There is a fate worse than not making it onto someone’s coquito list: infinitely screwed is the Puerto Rican who makes it onto the list of someone who makes nasty coquito. That poor pendejo is stuck year after year with a watery drivel that tastes of the peach Snapple that was not adequately eliminated from the re-purposed bottle and the too-much cinnamon and nutmeg the doña used to mask the fact that she burned the mixture on the stovetop. The coquito tastes too terrible to drink or serve to others, but it can’t be washed down the drain either.
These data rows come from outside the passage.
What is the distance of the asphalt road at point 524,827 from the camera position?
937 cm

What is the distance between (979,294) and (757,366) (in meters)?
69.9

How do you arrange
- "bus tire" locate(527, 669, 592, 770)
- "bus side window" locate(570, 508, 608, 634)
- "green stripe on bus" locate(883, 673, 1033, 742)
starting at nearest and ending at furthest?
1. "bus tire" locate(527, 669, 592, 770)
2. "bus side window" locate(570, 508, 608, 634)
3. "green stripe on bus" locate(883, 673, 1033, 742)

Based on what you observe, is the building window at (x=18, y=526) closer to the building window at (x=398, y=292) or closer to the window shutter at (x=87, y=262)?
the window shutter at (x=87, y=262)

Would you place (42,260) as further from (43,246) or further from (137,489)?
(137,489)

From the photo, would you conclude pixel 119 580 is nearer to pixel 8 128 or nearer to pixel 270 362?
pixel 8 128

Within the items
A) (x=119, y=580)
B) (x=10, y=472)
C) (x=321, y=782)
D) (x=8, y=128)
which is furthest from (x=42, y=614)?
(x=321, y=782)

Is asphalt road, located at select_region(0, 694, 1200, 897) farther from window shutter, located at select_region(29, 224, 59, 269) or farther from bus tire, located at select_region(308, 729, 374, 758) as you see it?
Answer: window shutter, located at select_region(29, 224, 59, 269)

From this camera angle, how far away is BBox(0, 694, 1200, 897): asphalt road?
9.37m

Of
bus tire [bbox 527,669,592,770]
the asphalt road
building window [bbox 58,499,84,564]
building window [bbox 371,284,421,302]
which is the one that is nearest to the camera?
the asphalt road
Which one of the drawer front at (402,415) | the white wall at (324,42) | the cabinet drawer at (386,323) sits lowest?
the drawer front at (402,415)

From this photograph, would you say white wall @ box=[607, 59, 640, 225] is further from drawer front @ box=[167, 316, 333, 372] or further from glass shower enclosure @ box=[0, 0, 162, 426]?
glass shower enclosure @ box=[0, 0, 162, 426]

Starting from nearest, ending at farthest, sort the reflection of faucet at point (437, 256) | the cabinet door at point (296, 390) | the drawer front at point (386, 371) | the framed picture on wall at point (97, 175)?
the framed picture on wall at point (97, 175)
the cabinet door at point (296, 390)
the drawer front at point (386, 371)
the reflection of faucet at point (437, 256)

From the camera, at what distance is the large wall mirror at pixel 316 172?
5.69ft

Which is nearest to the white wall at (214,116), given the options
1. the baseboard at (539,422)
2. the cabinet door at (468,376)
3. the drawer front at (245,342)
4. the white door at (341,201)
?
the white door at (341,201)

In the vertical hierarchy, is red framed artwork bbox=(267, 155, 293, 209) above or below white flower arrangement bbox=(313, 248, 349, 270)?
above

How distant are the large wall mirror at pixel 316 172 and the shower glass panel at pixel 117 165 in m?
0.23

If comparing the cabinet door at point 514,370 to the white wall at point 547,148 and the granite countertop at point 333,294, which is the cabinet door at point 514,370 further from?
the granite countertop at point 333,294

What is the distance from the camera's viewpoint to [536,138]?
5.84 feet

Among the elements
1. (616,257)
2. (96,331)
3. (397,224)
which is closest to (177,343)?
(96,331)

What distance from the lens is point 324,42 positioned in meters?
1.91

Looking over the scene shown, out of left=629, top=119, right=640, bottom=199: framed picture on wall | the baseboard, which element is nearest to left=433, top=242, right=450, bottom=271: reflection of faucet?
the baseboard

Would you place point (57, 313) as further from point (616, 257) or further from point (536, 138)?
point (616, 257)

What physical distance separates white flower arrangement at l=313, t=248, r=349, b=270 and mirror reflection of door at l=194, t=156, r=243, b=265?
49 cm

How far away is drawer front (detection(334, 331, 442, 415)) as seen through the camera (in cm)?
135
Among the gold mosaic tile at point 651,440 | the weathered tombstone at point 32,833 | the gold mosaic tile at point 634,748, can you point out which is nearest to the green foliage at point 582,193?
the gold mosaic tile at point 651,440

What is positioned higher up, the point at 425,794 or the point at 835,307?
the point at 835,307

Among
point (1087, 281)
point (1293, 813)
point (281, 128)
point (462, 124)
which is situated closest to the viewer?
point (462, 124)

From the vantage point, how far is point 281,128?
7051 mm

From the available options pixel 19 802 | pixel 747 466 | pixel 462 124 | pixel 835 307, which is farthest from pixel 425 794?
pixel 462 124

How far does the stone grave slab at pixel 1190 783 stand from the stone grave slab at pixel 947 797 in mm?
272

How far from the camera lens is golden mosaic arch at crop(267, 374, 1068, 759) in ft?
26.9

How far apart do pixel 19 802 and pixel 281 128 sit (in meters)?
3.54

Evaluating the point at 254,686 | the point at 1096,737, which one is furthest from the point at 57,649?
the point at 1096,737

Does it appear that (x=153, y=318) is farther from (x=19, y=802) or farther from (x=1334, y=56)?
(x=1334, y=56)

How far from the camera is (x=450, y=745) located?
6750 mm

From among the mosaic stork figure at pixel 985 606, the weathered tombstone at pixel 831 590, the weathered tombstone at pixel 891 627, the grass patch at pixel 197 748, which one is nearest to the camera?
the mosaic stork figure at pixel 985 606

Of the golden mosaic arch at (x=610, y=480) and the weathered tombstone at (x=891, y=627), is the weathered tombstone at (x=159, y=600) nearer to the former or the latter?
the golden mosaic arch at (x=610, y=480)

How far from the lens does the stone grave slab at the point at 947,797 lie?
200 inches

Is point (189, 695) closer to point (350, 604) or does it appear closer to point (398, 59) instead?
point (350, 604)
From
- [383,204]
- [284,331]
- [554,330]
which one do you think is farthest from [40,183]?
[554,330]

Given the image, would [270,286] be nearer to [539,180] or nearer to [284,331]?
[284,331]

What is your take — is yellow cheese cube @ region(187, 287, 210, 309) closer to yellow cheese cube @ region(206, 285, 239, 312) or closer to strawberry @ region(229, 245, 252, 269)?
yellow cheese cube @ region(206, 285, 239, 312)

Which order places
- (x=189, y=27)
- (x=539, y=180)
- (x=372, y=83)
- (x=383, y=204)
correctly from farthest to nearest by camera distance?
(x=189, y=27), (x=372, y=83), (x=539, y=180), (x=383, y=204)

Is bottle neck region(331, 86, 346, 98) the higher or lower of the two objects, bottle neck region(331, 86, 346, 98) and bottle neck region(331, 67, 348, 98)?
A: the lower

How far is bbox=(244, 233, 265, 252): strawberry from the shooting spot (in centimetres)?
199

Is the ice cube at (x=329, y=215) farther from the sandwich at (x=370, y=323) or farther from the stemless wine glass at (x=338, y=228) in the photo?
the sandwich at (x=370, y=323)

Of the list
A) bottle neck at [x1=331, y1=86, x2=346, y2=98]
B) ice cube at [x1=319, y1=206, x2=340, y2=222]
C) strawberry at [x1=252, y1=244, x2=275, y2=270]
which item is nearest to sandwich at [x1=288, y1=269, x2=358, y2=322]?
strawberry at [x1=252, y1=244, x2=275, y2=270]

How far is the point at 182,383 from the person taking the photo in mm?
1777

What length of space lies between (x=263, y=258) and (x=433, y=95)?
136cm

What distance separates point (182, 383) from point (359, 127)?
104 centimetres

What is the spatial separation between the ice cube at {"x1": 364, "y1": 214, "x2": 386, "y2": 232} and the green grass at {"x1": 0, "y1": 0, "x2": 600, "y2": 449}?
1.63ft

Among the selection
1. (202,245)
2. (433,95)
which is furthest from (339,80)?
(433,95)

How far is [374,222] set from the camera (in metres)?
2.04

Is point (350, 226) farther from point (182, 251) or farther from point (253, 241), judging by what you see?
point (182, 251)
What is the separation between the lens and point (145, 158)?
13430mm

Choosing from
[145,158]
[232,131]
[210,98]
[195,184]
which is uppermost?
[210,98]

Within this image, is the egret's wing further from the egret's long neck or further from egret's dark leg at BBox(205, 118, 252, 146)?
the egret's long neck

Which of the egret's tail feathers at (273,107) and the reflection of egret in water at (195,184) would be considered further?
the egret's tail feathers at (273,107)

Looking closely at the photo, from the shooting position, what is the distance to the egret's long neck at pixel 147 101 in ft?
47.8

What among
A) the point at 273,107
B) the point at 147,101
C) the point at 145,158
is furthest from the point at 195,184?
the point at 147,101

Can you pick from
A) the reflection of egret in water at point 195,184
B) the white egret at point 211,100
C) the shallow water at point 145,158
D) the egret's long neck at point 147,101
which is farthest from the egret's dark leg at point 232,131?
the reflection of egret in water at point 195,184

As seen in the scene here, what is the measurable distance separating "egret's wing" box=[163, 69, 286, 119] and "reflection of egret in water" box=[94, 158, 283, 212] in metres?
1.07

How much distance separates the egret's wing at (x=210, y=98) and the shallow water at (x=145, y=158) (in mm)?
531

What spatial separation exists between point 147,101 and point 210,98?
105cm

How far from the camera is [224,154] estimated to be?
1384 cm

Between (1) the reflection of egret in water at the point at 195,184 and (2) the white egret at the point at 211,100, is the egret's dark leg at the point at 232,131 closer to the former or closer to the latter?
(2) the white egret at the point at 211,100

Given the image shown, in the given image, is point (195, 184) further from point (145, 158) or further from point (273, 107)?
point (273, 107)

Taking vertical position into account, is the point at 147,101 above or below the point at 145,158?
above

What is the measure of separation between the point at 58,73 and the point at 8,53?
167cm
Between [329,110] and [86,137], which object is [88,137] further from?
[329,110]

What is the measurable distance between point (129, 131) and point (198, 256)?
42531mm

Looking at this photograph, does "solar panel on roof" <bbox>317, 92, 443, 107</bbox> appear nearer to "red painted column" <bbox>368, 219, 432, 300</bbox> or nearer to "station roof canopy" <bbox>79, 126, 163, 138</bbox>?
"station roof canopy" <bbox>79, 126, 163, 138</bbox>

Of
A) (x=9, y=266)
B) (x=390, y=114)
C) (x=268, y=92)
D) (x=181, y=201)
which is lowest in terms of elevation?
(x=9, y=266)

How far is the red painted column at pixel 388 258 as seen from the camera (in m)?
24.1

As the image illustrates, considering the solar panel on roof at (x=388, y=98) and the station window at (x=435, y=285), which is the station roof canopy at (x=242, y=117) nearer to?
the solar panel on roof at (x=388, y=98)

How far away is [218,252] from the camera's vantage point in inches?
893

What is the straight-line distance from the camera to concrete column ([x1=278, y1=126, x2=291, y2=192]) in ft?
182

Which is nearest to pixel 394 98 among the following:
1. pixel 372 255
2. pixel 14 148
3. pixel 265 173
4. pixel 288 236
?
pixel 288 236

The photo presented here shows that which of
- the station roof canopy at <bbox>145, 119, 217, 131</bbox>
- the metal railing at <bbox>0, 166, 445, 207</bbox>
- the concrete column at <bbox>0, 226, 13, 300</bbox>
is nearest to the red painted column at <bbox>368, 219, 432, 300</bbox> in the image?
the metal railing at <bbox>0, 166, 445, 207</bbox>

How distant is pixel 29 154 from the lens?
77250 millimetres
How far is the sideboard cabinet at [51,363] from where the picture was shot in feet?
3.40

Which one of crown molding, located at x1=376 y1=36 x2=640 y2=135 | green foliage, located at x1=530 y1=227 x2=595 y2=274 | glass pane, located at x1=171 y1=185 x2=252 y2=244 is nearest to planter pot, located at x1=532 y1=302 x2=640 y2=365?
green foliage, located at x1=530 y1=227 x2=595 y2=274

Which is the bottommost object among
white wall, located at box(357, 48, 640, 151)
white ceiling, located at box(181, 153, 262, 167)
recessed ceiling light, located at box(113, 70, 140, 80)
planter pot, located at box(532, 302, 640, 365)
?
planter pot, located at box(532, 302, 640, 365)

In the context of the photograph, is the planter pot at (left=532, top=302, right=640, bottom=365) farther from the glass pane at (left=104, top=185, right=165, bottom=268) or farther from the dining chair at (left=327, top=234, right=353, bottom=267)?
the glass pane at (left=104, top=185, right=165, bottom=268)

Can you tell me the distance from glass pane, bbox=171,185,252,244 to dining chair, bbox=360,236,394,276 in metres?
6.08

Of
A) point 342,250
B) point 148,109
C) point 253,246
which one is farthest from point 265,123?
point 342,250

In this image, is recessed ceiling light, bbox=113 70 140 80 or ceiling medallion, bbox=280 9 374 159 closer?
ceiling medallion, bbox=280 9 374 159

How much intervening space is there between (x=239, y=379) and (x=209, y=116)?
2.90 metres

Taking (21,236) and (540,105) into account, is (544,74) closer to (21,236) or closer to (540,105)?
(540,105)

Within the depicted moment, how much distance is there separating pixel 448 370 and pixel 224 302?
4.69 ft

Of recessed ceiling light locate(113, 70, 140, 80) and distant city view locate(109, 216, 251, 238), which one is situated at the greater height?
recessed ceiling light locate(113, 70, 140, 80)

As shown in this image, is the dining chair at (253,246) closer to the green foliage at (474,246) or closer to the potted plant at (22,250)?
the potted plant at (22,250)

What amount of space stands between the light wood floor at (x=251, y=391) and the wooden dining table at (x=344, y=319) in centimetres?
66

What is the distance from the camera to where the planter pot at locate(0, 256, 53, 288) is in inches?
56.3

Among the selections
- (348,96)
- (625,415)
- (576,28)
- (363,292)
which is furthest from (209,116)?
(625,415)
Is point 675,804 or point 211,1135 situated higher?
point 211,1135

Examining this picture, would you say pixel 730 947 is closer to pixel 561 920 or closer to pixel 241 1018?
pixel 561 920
Puerto Ricans know there is a special place in hell for ungrateful malcriados and malcriadas who can’t appreciate the efforts of some tender-hearted viejita who shuffled to ShopRite, filled her screechy shopping cart with the canned milks and a jug of Palo Viejo, paid with her Social Security money, then shuffled back to her kitchen to burn that mis-measured concoction.
The complications of being Puerto Rican are not confined to one stage of life nor one season. Being boricua is a round-the-clock, life-long existential drama. I’m a high-anxiety machine after more than 50 years of being watched, being judged worthy or not, being included or excluded – of just being. But I’m no pendeja. If anxiety is my cultural baggage, I also carry things that help me take the edge off what is often an unwelcoming world. I don’t mean the Don Q rum I use in my coquito.
I mean habits like drinking Snapple in the summer but thinking of the coquito those glass bottles will hold in a few months. Or buying the cans of evaporated and condensed milks when they go on sale in October because I want to be stocked and ready in December. And remembering afternoons spent in the kitchen with Mami, stirring the liquids and egg yolks constantly over medium heat to keep the mixture smooth, and remembering that Gloria first whispered the magic formula to Mami who then showed it to me. It’s giving out the bottles of coquito to those on my distribution list and surprising first-time recipients.
And it’s rationing out those stolen sips so I can savor them alone until Saint Patrick’s Day. I’m sad when I hold the bottle upside down so the last precious drops go directly into my mouth but I don’t shout nor cry nor pout. That one bottle really is the gift that keeps giving and even when it’s empty, I have bits of that magic to savor all year long.